Studies were carried out to determine possible intermediates involved in the biosynthetic pathway of riboflavin, using resting cells of a riboflavin-adenine-deficient mutant, Bacillus subtilis AJ1988. The cells excreted 6,7-dimethyl-8-ribityllumazine, the end product in the biosynthetic pathway, into the incubation medium in large amounts. The addition of glyoxal caused a large accumulation of a green fluorescent compound; an inverse relation was observed between the formation of the lumazine and the concentration of glyoxal. Furthermore, added [2-14C]guanine effectively incorporated into the lumazine and the fluorescent compound in the same specific activity during incubation. The fluorescent compound was isolated, purified, and identified by paper chromatographic, fluorometric, and spectrophotometric analyses. It was proved to be 8-(1'-D-ribityl)lumazine, which appeared to have been formed by a reaction between glyoxal and a possible intermediate in the cells. Accordingly, 4-(1'-D-ribitylamino)-5-amino-2,6-dihydroxypyrimidine was concluded to be an immediate precursor of 6,7-dimethyl-8-ribityllumazine.     

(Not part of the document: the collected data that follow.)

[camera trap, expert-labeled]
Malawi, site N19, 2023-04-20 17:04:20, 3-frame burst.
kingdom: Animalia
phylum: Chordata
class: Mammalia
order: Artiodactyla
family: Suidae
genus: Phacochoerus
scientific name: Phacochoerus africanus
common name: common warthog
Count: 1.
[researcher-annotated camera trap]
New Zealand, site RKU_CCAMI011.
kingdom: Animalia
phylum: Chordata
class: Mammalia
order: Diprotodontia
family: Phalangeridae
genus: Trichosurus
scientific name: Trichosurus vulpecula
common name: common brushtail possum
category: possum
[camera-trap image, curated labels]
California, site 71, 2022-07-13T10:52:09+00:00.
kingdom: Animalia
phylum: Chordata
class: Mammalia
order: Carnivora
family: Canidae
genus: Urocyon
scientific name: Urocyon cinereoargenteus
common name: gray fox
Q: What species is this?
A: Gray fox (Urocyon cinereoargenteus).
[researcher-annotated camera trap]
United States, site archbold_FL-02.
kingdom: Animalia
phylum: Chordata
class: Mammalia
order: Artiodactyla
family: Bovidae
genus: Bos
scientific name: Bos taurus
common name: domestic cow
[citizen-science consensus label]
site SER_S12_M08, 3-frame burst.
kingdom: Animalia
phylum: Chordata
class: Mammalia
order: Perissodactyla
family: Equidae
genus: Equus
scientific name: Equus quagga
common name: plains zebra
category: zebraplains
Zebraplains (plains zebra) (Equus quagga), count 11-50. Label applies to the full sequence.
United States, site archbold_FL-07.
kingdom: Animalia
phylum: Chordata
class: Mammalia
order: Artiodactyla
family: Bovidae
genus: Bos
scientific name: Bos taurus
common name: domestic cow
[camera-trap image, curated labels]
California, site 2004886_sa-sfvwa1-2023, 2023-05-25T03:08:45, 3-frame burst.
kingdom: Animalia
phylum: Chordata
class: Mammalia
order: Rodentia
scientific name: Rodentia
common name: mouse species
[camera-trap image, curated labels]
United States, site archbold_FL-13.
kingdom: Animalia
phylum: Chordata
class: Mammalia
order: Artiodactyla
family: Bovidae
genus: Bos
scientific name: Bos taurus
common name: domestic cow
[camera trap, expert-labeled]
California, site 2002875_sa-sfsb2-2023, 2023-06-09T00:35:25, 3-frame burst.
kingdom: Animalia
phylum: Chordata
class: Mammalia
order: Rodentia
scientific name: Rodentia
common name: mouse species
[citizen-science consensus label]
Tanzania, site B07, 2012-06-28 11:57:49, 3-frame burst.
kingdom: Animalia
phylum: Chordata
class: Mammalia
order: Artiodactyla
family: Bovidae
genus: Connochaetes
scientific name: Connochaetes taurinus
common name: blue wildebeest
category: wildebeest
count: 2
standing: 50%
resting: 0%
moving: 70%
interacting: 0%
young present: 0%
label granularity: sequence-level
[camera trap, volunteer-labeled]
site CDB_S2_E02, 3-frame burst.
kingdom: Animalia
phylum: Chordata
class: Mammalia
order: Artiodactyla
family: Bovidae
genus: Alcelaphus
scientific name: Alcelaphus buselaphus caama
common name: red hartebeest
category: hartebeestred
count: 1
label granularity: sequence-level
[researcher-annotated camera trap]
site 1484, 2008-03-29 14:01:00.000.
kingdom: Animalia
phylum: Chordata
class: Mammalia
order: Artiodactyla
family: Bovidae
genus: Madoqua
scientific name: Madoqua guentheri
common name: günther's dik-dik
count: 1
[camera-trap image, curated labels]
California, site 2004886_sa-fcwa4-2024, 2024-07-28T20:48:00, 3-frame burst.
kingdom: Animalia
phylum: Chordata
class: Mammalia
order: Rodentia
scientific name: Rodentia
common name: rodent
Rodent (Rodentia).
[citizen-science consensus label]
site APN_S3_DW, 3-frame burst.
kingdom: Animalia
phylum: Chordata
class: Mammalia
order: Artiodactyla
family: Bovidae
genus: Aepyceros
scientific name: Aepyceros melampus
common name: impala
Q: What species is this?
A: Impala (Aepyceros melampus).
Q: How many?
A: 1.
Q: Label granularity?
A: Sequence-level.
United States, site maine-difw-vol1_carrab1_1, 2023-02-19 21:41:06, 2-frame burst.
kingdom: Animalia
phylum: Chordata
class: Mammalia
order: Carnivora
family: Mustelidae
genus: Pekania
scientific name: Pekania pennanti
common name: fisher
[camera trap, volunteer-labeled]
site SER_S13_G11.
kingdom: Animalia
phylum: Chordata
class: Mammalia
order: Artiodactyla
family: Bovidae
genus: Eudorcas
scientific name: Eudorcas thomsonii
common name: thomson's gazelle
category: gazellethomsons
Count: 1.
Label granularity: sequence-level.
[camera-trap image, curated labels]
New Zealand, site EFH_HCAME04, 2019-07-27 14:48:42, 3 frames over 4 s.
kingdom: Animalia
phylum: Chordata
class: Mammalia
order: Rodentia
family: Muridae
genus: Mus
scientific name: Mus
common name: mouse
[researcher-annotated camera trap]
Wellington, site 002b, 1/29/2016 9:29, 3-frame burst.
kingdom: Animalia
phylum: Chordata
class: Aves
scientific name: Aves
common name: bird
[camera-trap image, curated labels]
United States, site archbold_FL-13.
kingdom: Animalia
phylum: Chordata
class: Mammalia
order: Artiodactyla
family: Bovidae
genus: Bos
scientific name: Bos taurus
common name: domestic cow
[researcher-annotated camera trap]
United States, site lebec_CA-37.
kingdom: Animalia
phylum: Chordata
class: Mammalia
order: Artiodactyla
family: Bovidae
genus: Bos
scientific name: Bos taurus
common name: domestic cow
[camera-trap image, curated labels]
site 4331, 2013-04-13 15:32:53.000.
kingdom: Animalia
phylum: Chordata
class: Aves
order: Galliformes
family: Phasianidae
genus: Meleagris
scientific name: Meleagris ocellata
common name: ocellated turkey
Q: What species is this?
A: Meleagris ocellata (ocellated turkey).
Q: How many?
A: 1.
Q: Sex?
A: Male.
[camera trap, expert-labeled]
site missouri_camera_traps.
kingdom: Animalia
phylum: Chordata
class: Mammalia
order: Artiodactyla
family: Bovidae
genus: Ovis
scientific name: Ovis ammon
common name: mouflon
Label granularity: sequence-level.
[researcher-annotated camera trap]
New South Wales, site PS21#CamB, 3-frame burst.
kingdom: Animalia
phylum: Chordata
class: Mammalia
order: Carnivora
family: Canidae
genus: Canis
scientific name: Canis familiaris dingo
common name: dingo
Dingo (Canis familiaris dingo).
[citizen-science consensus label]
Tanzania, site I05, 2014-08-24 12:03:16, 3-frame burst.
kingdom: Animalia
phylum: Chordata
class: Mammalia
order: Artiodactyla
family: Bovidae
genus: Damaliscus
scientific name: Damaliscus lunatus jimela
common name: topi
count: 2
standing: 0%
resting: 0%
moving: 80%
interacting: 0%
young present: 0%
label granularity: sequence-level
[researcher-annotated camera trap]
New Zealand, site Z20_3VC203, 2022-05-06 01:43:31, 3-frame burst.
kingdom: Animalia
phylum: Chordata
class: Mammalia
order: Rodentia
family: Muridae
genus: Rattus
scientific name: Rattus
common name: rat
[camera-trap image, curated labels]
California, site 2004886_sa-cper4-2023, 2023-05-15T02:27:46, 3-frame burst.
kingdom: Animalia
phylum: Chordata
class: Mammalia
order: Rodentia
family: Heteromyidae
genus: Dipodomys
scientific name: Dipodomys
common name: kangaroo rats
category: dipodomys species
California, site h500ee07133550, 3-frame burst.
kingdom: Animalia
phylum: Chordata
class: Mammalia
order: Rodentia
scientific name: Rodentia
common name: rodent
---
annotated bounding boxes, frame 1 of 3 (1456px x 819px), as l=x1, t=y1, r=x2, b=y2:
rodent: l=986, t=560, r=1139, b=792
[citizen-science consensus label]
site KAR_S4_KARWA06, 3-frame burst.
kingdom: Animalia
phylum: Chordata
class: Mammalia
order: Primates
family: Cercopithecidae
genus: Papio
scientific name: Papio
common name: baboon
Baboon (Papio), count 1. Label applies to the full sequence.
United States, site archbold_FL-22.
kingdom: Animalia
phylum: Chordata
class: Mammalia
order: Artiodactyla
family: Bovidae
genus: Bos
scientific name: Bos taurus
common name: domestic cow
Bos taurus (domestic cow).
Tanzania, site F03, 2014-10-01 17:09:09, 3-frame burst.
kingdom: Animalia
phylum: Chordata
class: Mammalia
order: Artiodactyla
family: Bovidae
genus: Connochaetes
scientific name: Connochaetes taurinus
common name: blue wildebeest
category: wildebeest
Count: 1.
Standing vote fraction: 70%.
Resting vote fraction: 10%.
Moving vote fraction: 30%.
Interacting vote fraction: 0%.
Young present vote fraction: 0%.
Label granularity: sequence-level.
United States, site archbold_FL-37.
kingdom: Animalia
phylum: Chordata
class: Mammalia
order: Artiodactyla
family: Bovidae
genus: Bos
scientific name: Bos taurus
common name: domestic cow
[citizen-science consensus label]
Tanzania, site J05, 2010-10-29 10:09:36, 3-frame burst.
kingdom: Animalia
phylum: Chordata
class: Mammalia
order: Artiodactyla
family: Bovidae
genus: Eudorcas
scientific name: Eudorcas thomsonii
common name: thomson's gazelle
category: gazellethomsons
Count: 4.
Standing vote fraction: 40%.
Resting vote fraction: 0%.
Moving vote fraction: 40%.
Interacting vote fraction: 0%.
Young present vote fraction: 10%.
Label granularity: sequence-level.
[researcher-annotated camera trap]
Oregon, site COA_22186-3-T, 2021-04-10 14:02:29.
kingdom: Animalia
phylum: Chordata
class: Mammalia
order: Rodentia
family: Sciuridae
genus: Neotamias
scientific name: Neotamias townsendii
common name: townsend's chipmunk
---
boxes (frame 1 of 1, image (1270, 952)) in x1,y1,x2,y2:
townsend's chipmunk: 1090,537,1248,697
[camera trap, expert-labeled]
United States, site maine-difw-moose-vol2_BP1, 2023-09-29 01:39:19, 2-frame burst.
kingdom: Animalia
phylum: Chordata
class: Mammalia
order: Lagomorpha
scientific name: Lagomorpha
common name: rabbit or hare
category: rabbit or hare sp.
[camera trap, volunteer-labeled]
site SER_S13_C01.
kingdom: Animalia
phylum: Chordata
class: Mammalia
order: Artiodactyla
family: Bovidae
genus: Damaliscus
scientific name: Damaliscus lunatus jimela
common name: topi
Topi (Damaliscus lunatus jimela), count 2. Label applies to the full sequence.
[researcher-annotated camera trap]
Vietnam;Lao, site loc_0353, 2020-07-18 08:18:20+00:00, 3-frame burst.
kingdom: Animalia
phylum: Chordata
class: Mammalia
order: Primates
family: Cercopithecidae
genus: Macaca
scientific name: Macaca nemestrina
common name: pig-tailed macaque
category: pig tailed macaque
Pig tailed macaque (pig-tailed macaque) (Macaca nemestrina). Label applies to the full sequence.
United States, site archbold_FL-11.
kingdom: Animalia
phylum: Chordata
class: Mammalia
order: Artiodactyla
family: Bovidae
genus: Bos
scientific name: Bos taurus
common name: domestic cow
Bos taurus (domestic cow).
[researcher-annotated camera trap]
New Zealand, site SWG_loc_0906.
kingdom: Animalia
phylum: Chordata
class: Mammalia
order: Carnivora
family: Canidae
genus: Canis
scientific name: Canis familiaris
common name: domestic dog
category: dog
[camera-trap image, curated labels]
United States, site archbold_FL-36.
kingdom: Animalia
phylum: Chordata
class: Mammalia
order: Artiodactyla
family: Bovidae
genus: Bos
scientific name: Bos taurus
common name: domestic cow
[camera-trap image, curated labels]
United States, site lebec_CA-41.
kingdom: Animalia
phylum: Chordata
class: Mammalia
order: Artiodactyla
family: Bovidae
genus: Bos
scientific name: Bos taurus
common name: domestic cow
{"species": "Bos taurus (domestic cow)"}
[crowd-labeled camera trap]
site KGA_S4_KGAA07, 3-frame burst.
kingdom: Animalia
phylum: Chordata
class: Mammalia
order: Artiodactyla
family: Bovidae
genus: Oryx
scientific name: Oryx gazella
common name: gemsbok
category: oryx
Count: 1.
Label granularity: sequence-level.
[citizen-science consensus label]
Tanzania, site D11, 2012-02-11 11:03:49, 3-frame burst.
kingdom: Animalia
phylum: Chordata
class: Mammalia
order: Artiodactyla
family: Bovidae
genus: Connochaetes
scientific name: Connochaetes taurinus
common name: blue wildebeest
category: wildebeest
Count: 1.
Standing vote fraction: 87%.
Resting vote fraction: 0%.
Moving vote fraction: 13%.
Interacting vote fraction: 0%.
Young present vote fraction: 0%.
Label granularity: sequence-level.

Presteady state kinetic analysis of riboflavin synthase

Riboflavin synthase catalyzes a mechanistically complex dismutation affording riboflavin and 5-amino-6-ribitylamino-2,4(1H,3H)-pyrimidinedione from 6,7-dimethyl-8-ribityllumazine. The kinetics of the enzyme from Escherichia coli were studied under single turnover conditions. Stopped flow as well as quenched flow experiments documented the transient formation of a pentacyclic reaction intermediate. No other transient species were sufficiently populated to allow detection. The data are best described by a sequence of one second order and one first order reaction.     

Ligand binding properties of the N-terminal domain of riboflavin synthase from Escherichia coli

Riboflavin synthase from Escherichia coli is a homotrimer of 23.4 kDa subunits and catalyzes the formation of one molecule each of riboflavin and 5-amino-6-ribitylamino- 2,4(1H,3H)-pyrimidinedione by the transfer of a 4-carbon moiety between two molecules of the substrate, 6,7- dimethyl-8-ribityllumazine. Each subunit comprises two closely similar folding domains. Recombinant expression of the N-terminal domain is known to provide a c(2)-symmetric homodimer. In this study, the binding properties of wild type as well as two mutated proteins of N-terminal domain of riboflavin synthase with various ligands were tested. The replacement of the amino acid residue A43, located in the second shell of riboflavin synthase active center, in the recombinant N-terminal domain dimer reduces the affinity for 6,7-dimethyl-8-ribityllumazine. The mutation of the amino acid residue C48 forming part of activity cavity of the enzyme causes significant (19)F NMR chemical shift modulation of trifluoromethyl derivatives of 6,7-dimethyl-8-ribityllumazine in complex with the protein, while substitution of A43 results in smaller chemical shift changes.